# Records supplied start
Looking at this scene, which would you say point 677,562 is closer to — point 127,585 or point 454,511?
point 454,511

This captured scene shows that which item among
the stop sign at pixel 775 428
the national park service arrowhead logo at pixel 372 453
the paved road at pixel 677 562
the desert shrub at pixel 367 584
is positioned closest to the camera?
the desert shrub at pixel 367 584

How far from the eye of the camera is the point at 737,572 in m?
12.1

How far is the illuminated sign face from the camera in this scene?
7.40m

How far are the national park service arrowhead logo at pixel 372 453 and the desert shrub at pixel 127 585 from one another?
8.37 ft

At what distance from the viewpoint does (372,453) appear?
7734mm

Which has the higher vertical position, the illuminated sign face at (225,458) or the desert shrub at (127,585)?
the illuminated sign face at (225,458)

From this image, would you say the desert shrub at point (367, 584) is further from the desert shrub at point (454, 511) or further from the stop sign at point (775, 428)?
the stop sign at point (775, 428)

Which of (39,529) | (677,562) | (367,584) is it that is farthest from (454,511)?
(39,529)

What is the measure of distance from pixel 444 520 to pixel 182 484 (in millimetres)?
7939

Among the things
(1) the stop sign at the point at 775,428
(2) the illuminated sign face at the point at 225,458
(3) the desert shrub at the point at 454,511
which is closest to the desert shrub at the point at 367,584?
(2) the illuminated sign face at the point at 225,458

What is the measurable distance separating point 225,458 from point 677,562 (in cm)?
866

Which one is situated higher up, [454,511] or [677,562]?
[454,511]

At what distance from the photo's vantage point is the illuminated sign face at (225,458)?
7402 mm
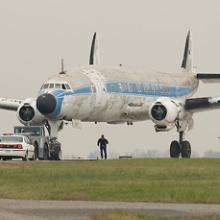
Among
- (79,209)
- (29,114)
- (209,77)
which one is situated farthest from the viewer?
(209,77)

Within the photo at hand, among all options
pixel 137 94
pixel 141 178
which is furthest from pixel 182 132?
pixel 141 178

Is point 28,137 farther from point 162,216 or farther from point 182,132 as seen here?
point 162,216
# Records supplied end
What is expected: Retype all of the records line for line without changing anything, and leave the pictures out of your answer.

Exercise response:
Looking at this scene, which would you say point 677,562 is closer to — point 127,585 or point 454,511?
point 454,511

This captured scene shows that which item among
the stop sign at pixel 775 428
the national park service arrowhead logo at pixel 372 453
the paved road at pixel 677 562
the desert shrub at pixel 367 584
is positioned closest to the camera?
the desert shrub at pixel 367 584

How far from the eye of the camera is the point at 737,572 in m?
12.1

How far is the illuminated sign face from the camera in this scene?
7.40m

How far are the national park service arrowhead logo at pixel 372 453 and the desert shrub at pixel 127 585 from one another?
8.37 ft

At what distance from the viewpoint does (372,453) appear?
7734mm

Which has the higher vertical position, the illuminated sign face at (225,458) or the desert shrub at (127,585)?
the illuminated sign face at (225,458)

From this image, would you say the desert shrub at point (367, 584) is further from the desert shrub at point (454, 511) or further from the stop sign at point (775, 428)?
the stop sign at point (775, 428)

Which of (39,529) | (677,562) | (367,584) is it that is farthest from (454,511)?
(39,529)

What is the measure of distance from pixel 444 520 to pixel 182 484 (in millimetres)?
7939

Among the things
(1) the stop sign at the point at 775,428
(2) the illuminated sign face at the point at 225,458
(3) the desert shrub at the point at 454,511
which is closest to the desert shrub at the point at 367,584?
(2) the illuminated sign face at the point at 225,458

What is the measurable distance separating point 225,458 from point 677,562 (in cm)?
866

Which one is situated higher up, [454,511] or [677,562]?
[454,511]

At what distance from the photo's vantage point is the illuminated sign face at (225,458)?
7402 mm
Among
- (79,209)
- (29,114)
- (209,77)
which one is situated farthest from the viewer?
(209,77)

Within the photo at hand, among all options
pixel 137 94
pixel 141 178
which is furthest from pixel 182 132?
pixel 141 178

Is point 28,137 farther from point 162,216 or farther from point 182,132 as seen here?
point 162,216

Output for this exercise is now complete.